Management of Skeletal Traction with Knee Pin
The best management plan for a patient with skeletal traction and a knee pin includes daily pin site care, regular neurovascular checks, proper weight maintenance, and prevention of complications through a structured protocol.
Pin Site Care
Perform daily pin site care following a standardized protocol 1
- Clean around pin sites with sterile technique
- Use antiseptic solution (chlorhexidine or povidone-iodine)
- Keep pin sites dry and uncovered unless drainage is present
- Monitor for signs of infection (redness, warmth, increased pain, purulent drainage)
Inspect pin sites daily for:
- Loosening of the pin
- Pin site irritation or infection
- Proper pin position
Traction Maintenance
Ensure proper weight application and maintenance 1
- Verify weights are hanging freely without touching the floor
- Maintain continuous traction (weights should not be removed without physician order)
- Check that the line of pull is appropriate for the specific injury
Bed positioning:
- Maintain proper body alignment
- Use a firm mattress with minimal head elevation (unless contraindicated)
- Ensure traction frame is secure and properly assembled
Neurovascular Assessment
- Perform neurovascular checks every 2-4 hours 1, 2:
- Distal pulses (dorsalis pedis, posterior tibial)
- Capillary refill
- Sensation (light touch in all nerve distributions)
- Motor function (toe and foot movement)
- Temperature and color of extremity
- Pain assessment (new or worsening pain may indicate compartment syndrome)
Skin and Comfort Care
Implement pressure injury prevention measures:
- Reposition patient regularly within traction constraints
- Use pressure-relieving devices for bony prominences
- Perform skin assessment every shift, particularly at pressure points
Pain management:
- Administer analgesics as prescribed
- Position patient for comfort while maintaining proper traction
- Consider use of temporary manual traction during position changes 1
Mobility and Exercise
- Implement an individualized exercise program 3, 4:
- Active range of motion exercises for uninvolved joints
- Isometric exercises for involved extremity as permitted
- Strengthening exercises for upper extremities and core
- Breathing exercises to prevent respiratory complications
Complication Prevention
- Monitor for and prevent common complications:
- Deep vein thrombosis (use prophylaxis as prescribed)
- Constipation (ensure adequate hydration, fiber intake, stool softeners)
- Urinary tract infections (maintain adequate hydration)
- Respiratory issues (encourage deep breathing exercises)
- Muscle atrophy (implement appropriate exercise program)
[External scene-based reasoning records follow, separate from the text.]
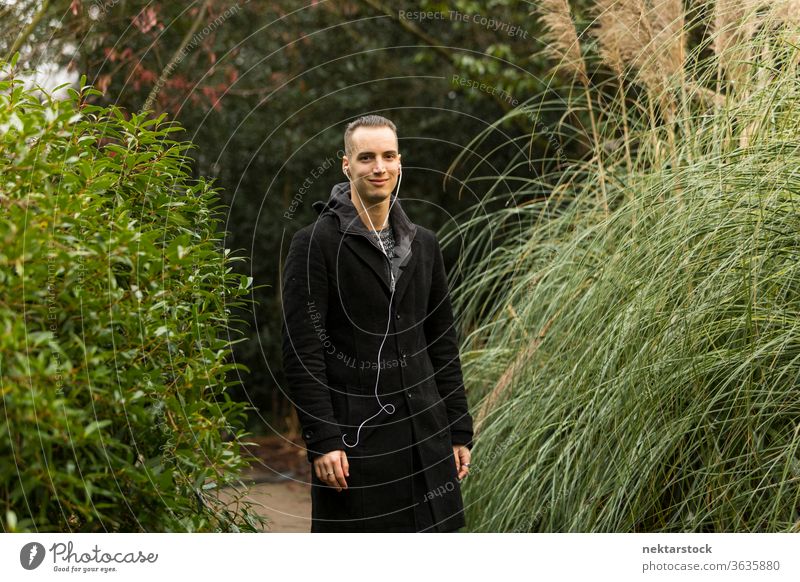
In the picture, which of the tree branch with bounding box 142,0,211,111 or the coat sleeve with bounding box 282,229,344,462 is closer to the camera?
the coat sleeve with bounding box 282,229,344,462

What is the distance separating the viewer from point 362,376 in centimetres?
252

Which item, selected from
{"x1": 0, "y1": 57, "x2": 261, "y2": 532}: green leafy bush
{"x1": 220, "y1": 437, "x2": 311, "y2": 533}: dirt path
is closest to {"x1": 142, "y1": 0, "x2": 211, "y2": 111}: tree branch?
{"x1": 0, "y1": 57, "x2": 261, "y2": 532}: green leafy bush

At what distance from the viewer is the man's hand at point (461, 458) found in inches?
109

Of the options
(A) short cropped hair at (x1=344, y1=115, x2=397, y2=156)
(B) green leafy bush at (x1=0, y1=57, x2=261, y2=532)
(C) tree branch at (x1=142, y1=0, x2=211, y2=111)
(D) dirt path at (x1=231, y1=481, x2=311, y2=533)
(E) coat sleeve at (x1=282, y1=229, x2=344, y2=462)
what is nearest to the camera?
(B) green leafy bush at (x1=0, y1=57, x2=261, y2=532)

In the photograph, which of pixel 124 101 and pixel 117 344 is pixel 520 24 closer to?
pixel 124 101

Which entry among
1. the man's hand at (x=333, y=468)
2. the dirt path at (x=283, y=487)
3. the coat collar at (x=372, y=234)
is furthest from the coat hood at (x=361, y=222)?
the dirt path at (x=283, y=487)

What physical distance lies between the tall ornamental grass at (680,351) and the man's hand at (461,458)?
1.49ft

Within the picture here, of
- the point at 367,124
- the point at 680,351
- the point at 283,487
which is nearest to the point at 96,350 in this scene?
the point at 367,124

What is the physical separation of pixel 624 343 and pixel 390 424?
0.91 meters

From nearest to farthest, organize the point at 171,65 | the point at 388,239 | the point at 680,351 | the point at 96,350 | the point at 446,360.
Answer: the point at 96,350 → the point at 388,239 → the point at 446,360 → the point at 680,351 → the point at 171,65

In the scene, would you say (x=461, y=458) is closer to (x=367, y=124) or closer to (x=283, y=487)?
(x=367, y=124)

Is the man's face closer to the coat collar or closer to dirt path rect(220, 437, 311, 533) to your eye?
the coat collar

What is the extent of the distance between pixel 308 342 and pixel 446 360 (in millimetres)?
499

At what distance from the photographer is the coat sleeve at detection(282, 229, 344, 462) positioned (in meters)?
2.44
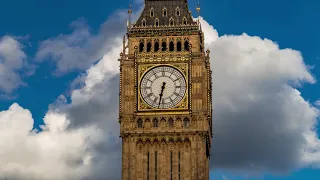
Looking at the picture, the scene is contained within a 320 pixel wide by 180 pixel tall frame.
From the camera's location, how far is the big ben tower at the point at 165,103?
8831 centimetres

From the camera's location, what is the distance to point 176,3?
95938 millimetres

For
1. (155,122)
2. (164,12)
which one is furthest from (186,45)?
(155,122)

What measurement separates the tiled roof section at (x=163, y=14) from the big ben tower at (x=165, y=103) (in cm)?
72

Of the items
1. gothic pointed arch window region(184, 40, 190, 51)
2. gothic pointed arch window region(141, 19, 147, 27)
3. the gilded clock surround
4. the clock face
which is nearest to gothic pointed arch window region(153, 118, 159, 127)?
the gilded clock surround

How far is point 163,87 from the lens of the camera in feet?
296

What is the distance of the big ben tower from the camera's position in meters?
88.3

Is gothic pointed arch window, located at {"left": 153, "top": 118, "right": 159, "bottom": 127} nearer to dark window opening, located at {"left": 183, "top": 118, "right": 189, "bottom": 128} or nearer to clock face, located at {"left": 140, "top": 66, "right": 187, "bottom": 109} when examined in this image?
clock face, located at {"left": 140, "top": 66, "right": 187, "bottom": 109}

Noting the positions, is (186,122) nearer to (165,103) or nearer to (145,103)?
(165,103)

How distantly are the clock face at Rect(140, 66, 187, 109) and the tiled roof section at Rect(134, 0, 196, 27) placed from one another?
613 cm

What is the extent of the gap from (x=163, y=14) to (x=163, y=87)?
9.28m

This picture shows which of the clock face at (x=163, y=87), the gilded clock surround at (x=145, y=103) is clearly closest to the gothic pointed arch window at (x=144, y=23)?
the gilded clock surround at (x=145, y=103)

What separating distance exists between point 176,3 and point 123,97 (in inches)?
512

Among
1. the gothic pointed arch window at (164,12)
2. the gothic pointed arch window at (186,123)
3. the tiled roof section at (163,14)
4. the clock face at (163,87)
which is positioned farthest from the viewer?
the gothic pointed arch window at (164,12)

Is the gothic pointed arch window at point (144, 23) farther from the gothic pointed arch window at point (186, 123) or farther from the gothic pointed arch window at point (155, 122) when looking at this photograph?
the gothic pointed arch window at point (186, 123)
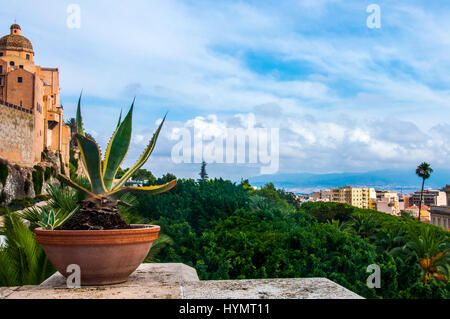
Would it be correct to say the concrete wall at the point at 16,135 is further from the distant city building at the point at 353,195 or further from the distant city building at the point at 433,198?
the distant city building at the point at 433,198

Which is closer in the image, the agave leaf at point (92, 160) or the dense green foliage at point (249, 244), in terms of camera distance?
the agave leaf at point (92, 160)

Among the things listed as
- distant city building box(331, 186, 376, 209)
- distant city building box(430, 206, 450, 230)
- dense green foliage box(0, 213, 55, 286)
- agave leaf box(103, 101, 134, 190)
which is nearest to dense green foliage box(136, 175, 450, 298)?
dense green foliage box(0, 213, 55, 286)

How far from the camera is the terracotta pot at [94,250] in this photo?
109 inches

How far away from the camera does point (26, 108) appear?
34562mm

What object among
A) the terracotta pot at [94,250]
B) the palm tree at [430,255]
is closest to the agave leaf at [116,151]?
the terracotta pot at [94,250]

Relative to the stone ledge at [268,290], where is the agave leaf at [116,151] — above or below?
above

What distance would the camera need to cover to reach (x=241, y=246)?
600 cm

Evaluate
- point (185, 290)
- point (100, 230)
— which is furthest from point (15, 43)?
point (185, 290)

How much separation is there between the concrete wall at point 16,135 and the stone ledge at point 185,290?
30428 mm

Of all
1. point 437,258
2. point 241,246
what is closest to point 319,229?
point 241,246

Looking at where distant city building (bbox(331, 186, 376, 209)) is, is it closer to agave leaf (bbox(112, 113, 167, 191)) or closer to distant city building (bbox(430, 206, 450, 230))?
distant city building (bbox(430, 206, 450, 230))

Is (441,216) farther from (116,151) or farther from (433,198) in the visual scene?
(116,151)

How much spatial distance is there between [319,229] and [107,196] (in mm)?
4623
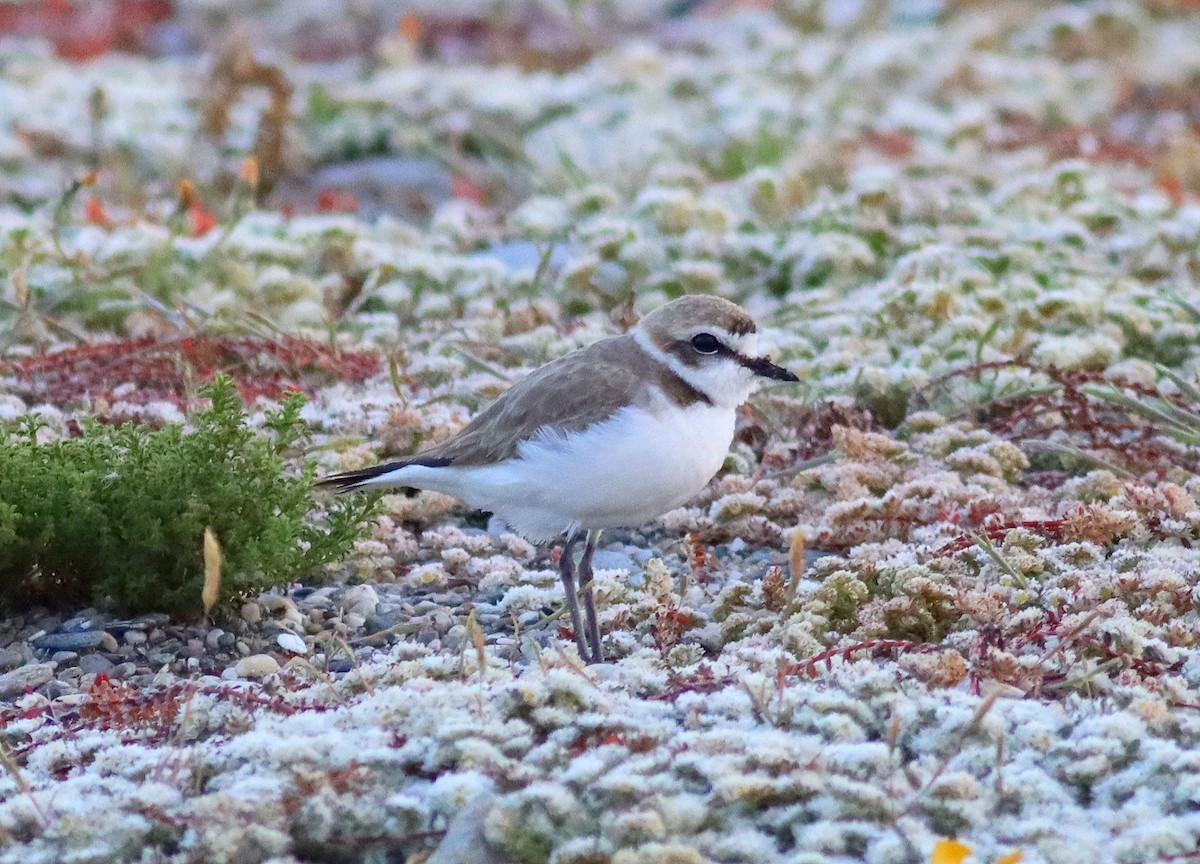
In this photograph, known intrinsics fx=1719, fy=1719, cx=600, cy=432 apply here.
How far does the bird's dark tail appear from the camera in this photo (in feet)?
17.0

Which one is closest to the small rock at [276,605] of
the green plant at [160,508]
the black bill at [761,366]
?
the green plant at [160,508]

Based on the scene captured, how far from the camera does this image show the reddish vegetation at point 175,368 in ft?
22.6

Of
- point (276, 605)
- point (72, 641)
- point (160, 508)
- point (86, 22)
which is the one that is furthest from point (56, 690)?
point (86, 22)

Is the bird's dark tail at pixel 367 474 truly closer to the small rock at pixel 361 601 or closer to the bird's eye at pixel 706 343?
the small rock at pixel 361 601

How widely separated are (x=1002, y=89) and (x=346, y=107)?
5.29 meters

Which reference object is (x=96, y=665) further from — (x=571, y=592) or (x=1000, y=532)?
(x=1000, y=532)

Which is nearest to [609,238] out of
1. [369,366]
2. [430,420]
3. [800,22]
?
[369,366]

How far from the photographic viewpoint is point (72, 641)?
5121mm

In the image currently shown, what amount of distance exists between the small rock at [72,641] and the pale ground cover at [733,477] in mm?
478

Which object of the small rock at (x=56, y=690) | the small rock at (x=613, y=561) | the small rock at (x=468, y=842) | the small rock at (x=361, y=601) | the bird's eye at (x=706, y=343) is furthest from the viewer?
the small rock at (x=613, y=561)

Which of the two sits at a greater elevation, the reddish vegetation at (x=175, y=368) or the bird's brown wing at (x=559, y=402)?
the bird's brown wing at (x=559, y=402)

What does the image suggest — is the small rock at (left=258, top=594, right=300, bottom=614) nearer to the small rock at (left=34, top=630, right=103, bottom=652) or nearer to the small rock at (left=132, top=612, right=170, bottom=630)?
the small rock at (left=132, top=612, right=170, bottom=630)

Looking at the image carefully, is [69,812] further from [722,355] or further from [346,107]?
[346,107]

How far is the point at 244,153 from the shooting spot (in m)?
12.3
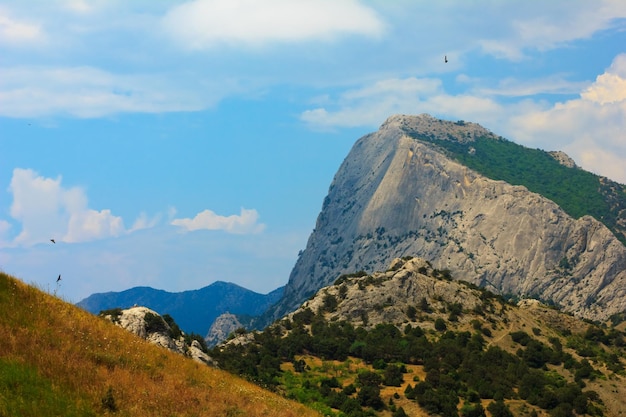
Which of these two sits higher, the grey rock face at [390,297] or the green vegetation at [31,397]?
the grey rock face at [390,297]

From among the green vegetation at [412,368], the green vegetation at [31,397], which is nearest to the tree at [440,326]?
the green vegetation at [412,368]

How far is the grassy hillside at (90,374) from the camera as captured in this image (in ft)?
76.5

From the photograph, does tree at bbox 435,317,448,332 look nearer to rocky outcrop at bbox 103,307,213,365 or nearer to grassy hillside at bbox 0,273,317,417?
rocky outcrop at bbox 103,307,213,365

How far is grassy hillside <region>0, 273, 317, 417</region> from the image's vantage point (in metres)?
23.3

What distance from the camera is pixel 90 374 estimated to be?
26.2 metres

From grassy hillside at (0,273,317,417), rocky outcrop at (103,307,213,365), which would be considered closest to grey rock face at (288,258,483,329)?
rocky outcrop at (103,307,213,365)

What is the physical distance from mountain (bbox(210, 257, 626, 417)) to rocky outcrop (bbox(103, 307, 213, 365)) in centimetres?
2032

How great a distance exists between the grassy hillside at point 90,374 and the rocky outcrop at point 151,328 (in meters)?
25.0

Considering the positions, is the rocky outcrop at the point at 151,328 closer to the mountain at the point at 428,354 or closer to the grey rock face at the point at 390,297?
the mountain at the point at 428,354

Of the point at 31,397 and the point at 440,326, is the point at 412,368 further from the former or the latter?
the point at 31,397

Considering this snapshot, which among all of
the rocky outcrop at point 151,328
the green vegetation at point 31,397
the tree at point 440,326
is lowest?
the green vegetation at point 31,397

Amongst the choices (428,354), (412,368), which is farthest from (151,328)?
(428,354)

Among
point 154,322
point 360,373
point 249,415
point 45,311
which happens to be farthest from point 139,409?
point 360,373

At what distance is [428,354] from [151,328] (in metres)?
64.5
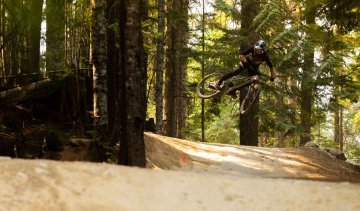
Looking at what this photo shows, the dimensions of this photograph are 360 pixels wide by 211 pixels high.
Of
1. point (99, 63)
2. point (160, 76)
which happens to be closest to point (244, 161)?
point (160, 76)

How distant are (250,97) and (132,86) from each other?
554 cm

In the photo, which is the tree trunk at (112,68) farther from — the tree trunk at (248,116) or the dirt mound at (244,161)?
the tree trunk at (248,116)

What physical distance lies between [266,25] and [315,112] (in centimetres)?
677

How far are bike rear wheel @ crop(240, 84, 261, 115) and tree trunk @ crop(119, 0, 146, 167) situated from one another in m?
4.95

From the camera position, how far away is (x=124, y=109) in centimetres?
805

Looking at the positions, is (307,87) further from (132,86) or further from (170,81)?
(132,86)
Documentation and Communication
- Document the following in the medical record:
- Pin site condition
- Neurovascular status
- Weight and line of pull verification
- Patient comfort level
- Interventions performed
- Any complications or concerns
Discharge Planning
- Begin early discharge planning:
- Assess home environment and support system
- Determine need for assistive devices 3
- Coordinate with physical and occupational therapy
- Educate patient and caregivers on home management
When to Notify the Physician
- Immediately report:
- Changes in neurovascular status
- Signs of pin site infection
- Pin loosening or displacement
- Significant increase in pain
- Equipment failure or traction disruption
The management of skeletal traction requires specialized nursing knowledge and consistent application of evidence-based protocols. A standardized approach significantly improves care quality and reduces complications 1. Regular education of healthcare staff on proper traction management techniques is essential for optimal patient outcomes.